→ **Data shown**:
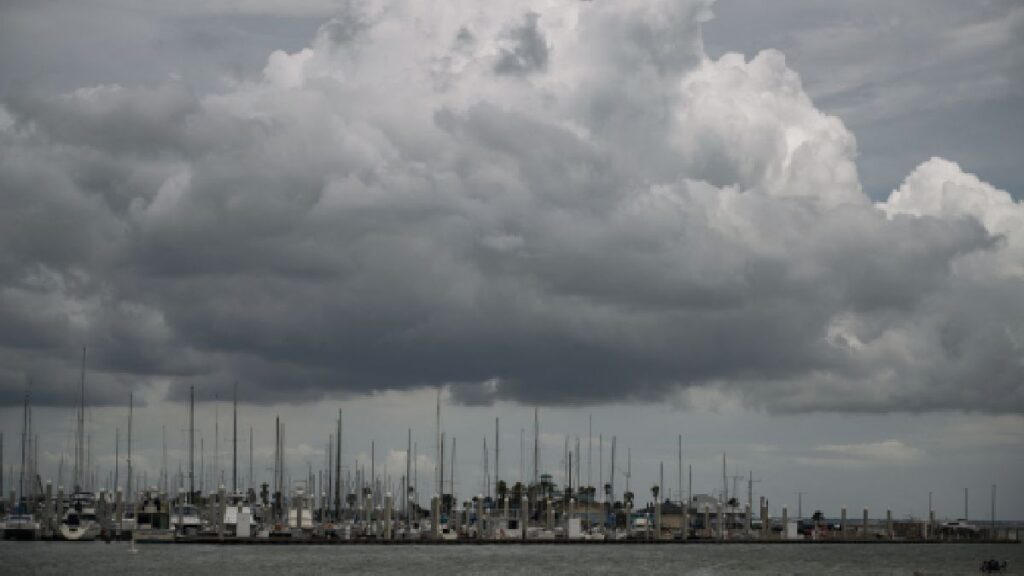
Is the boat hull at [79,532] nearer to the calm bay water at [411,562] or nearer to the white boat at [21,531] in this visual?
the calm bay water at [411,562]

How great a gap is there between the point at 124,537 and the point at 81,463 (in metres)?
12.4

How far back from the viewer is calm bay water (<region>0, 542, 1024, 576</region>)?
141250 mm

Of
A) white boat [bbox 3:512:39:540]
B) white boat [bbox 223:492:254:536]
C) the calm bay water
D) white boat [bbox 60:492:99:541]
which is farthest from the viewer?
white boat [bbox 3:512:39:540]

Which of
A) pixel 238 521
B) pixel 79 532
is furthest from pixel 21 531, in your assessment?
pixel 238 521

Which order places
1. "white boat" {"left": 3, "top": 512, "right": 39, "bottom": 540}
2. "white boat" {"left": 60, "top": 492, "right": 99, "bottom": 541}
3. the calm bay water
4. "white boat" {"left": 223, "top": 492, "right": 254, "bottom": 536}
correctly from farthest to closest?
"white boat" {"left": 3, "top": 512, "right": 39, "bottom": 540} < "white boat" {"left": 60, "top": 492, "right": 99, "bottom": 541} < "white boat" {"left": 223, "top": 492, "right": 254, "bottom": 536} < the calm bay water

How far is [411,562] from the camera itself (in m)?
162

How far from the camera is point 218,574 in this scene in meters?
132

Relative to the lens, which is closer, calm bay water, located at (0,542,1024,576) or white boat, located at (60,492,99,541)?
calm bay water, located at (0,542,1024,576)

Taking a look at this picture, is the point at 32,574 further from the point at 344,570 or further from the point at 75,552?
the point at 75,552

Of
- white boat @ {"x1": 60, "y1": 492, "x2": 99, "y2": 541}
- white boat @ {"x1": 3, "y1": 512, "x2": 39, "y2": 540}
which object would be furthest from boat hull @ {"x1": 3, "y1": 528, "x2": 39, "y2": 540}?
white boat @ {"x1": 60, "y1": 492, "x2": 99, "y2": 541}

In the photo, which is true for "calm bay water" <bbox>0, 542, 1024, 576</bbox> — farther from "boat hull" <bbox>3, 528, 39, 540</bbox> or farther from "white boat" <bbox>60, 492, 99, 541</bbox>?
"boat hull" <bbox>3, 528, 39, 540</bbox>

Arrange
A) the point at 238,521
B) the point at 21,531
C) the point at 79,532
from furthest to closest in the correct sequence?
1. the point at 21,531
2. the point at 79,532
3. the point at 238,521

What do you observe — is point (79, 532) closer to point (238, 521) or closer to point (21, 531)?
point (21, 531)

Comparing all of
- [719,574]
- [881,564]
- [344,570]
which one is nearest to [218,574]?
[344,570]
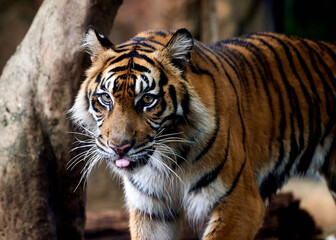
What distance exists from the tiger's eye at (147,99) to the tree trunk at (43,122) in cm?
124

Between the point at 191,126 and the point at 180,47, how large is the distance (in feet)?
1.43

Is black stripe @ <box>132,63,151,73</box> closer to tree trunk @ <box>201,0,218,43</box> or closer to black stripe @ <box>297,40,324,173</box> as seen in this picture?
black stripe @ <box>297,40,324,173</box>

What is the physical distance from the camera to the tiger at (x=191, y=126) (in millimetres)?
3133

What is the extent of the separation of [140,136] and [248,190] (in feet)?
2.68

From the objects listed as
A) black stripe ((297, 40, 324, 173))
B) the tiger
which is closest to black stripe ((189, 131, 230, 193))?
the tiger

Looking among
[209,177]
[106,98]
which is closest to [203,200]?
[209,177]

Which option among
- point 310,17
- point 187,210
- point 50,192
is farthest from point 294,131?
point 310,17

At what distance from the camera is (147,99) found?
3131 mm

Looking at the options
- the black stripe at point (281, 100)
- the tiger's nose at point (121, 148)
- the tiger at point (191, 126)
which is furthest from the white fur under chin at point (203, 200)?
the black stripe at point (281, 100)

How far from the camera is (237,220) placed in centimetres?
341

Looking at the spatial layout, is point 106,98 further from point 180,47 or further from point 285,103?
point 285,103

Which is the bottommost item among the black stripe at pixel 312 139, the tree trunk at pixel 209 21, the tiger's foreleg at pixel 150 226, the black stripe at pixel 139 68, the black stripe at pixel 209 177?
the tiger's foreleg at pixel 150 226

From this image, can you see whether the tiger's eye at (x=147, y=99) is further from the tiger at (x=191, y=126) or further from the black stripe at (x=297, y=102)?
the black stripe at (x=297, y=102)

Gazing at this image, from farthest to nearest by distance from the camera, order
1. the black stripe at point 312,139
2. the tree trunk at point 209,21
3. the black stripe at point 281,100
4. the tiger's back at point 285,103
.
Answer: the tree trunk at point 209,21 < the black stripe at point 312,139 < the black stripe at point 281,100 < the tiger's back at point 285,103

→ **Stated goal**: Copy out the part of the material that begins with the line containing "Looking at the options" and runs through the end of the material, reproducing every line verbatim.

→ **Answer to this task**:
Looking at the options
- the black stripe at point (281, 100)
- the tiger's nose at point (121, 148)
- the tiger at point (191, 126)
which is furthest from the white fur under chin at point (203, 200)?
the black stripe at point (281, 100)

How far from the camera is (237,220) placed in centimetres?
341

Looking at the spatial layout, is point 106,98 further from point 180,47 or further from point 285,103?
point 285,103

Which is the bottommost item among the black stripe at pixel 312 139, the tree trunk at pixel 209 21, the tiger's foreleg at pixel 150 226, the black stripe at pixel 139 68, the black stripe at pixel 209 177?
the tiger's foreleg at pixel 150 226

From this image, can you see whether the tiger's eye at (x=147, y=99) is further from the tiger at (x=191, y=126) or further from the black stripe at (x=297, y=102)?
the black stripe at (x=297, y=102)

Gazing at this image, from farthest to nearest by distance from the camera, order
1. the black stripe at point 312,139
2. the tree trunk at point 209,21
3. the black stripe at point 281,100
4. the tiger's back at point 285,103
.
Answer: the tree trunk at point 209,21 < the black stripe at point 312,139 < the black stripe at point 281,100 < the tiger's back at point 285,103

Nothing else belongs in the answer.